• [Görev Yönergesi]: CHP ve Kemalizm üzerine Güler'e seslenen mektubu, son cümlesinin ardından aynı üslupla sürdürünüz.

• [Okuma Metni]:
Sevgili Güler bacım her şeyden önce,
başkanının ‘Dikkatli konuşalım’ diyerek aklınca sana ve seninle bütünleşen bizlere
de atıfta bulunduğu bir ortamda, içine akıttığın ve kendine sakladığın
gözyaşlarının süslediği o çok anlamlı gözlerinden öpmek istiyorum. Sen yanlış
konuşmadın ki, bilhassa çoktan konuşulması gerekeni en açık üslupla ifade ettin.
Beklediğimiz ve kimliğine çok yakışan doğru olan da buydu esasen. Bunun dışında
kalansa sinsi politikacı eyyamı olurdu ve bir Kemalist’le zinhar uyuşamazdı. Bir
kere gerçek Kemalist politikacı değildir ya da şeffaf politika yapar. Açık,
doğru ve her daim güvenilirdir. Esasen siyasette de bu dokuya sahip olmayana
kesinkes Kemalist denemez.
Esasen seni de bu doğruyu açıkça ortaya koyduğun için daha çok sevdik
ya zaten. Sen çevrende ki, CHP’li olduğunu iddia eden anti materinin, hele de
‘seni sevmiyoruz, CHP yi seviyoruz’ diyebilme gafletinde bulunan ajan
provokatör ‘kakadulinin’ çatlak seslerine sakın ola kulak asma. Aslında
istenmeyen kendileridir. Biz seni ve şahsında bütünleşen CHP yi seviyor onu
istiyoruz. Çünkü gerçek Kemalist olduğumuzu iddia edebilirken, bütün
Kemalistler gibi, yüce Atatürk’ümüzün CHP sinin de böyle olması gerektiğini çok
iyi biliyoruz.
Ben kendi adıma senin bir kere söylediğini, her gün en az 30 defa
tekrarlıyorum. Başkanın bunu duysa ne derdi acaba? Çünkü sevgili Atatürk’ün
ivmesiyle, kurucu sahibi olan yüce TÜRK ULUSUNUN kanatları altında, bütün etnik
sorun ve problemlerden arınmış, başı yukarda saygın bir ULUS DEVLETİN, beni de saygın birey haline getiren vatandaşlık kimliğimle, acaba Allah’tan
belamızı mı arıyoruz diye soruyorum zaman zaman kendime.

• [Veri Kayıtları]:
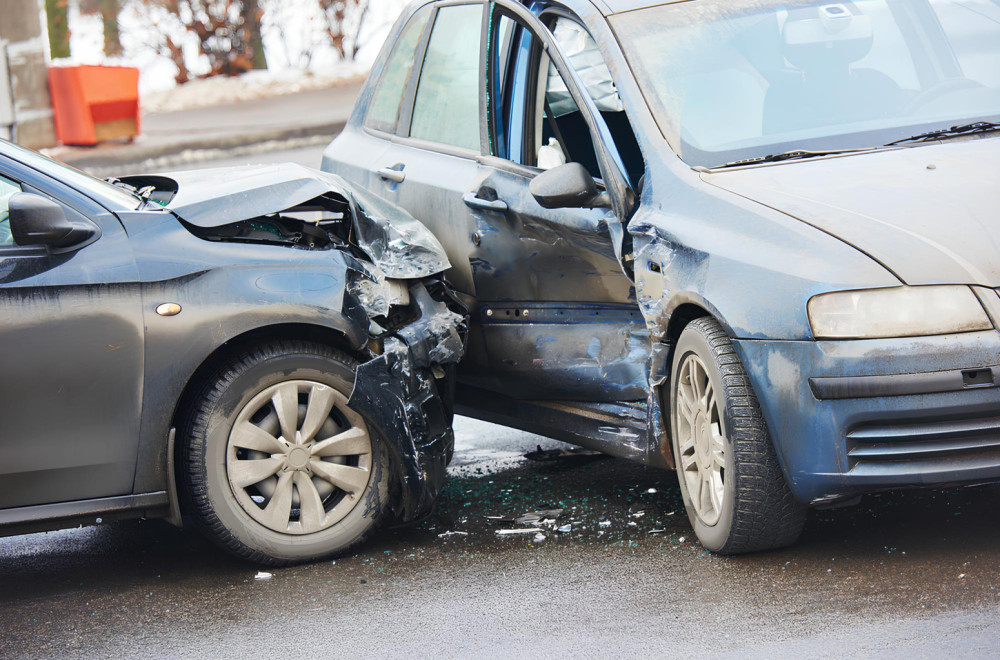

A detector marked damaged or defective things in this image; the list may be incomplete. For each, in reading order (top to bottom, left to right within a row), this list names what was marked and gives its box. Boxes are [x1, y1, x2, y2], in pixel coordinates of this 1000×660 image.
==
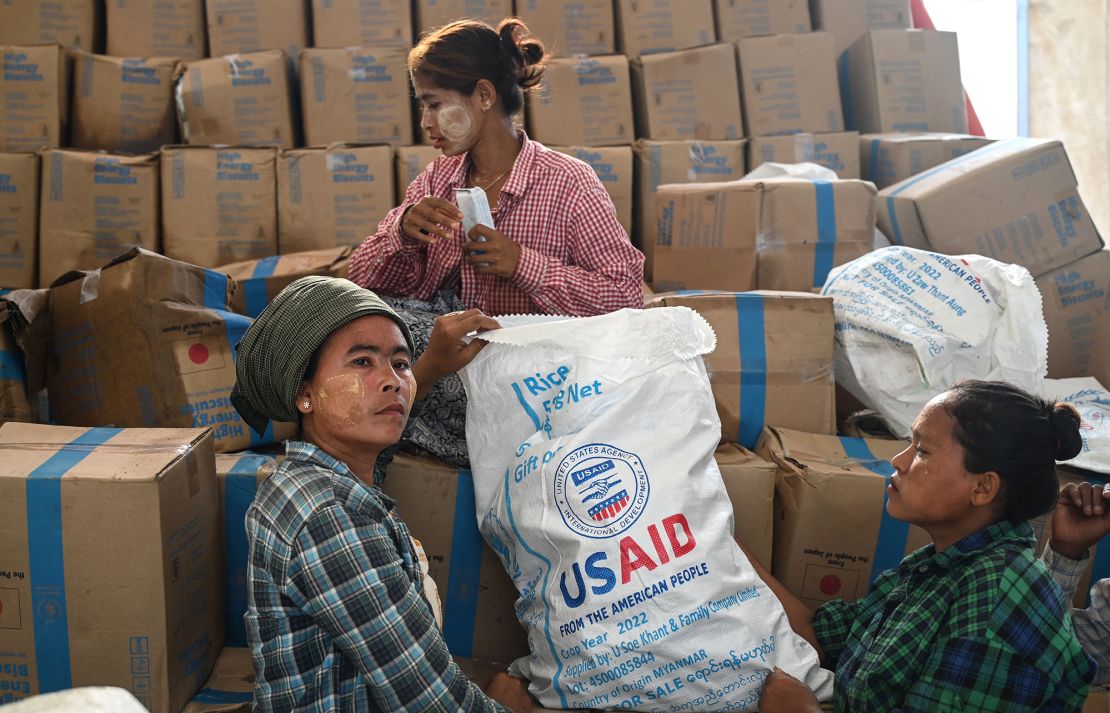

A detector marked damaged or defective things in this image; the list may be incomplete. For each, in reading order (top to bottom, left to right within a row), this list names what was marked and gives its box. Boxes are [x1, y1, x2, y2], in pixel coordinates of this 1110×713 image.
--
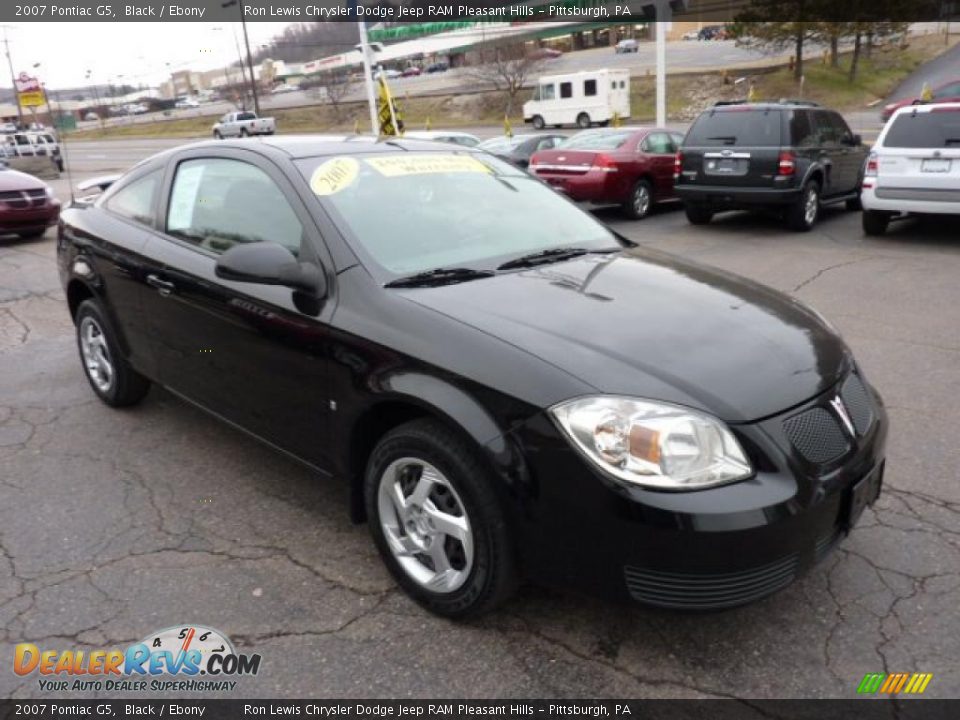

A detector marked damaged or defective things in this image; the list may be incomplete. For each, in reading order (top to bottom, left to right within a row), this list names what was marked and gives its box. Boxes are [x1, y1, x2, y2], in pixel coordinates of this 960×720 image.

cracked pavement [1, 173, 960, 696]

• [Görevin Yanıtı]:
Hiç çakma Kürt milliyetçiliği – ki bunun ne olduğunu, fikrin sahibi
Amerikalı da somutlaştıramıyor, bu çakma milliyeti(!) hangi dilde
konuşturacağını, kendisi de bilmiyor zira – bir olabilir mi? O zaman bunu
diyenlere, hangi CHP yi sevdiklerini de sormak gerekmez mi? Sevdikleri CHP’nin
açık olarak adını koysunlar da bizde açık adrese konuşalım o zaman. Biz,
rüzgarın suratımıza savurduğu, aslında tanımadığımız elmanın çekirdeğinden
elmayı öğrenmeye kalkmıyoruz. Böyle bir enayilik veya kara cehalet, bizi asla
saptamaz. Bizatihen sahibi olduğumuz, lezzet ve faydalarını çok iyi tanıdığımız
elmanın çekirdeğini analiz edelim ve elmamızı beşere daha faydalı hale
getirelim diyoruz.
Yani işin özü demek olan bilgi bütünlüğü, her zaman somuttan soyuta
doğrudur. Önce somutu eline almayan hangi bilgi var olabilirdi ki. Bu
bilinçsizliği, aynı zamanda da bağnaz ötesi gafleti, her biri yüce pirleri
gibi, kendi başına revizyonist olan akılcı Kemalistlerden beklemek ise, abesle
iştigaldir. O halde gelin, hep birlikte bir daha adını koyup özüne noktamızı
koyalım, sevgili CHP’liler. Aslında hepimizin partisini, bir an önce gerekli kalite
kontrolden geçirip, anti maddeyi tasfiye ederek işe başlayalım mesela. Hadi
gelin, çatlak zurnaların, devşirme kültürün yandaş elementlerinin, ajan provokatörlerin
tufasına getirmeyelim büyük kurucunun mukaddes partisini o zaman. Kemalizm
aynı zamanda evrensel akılcılık değil de nedir (nokta nokta nokta)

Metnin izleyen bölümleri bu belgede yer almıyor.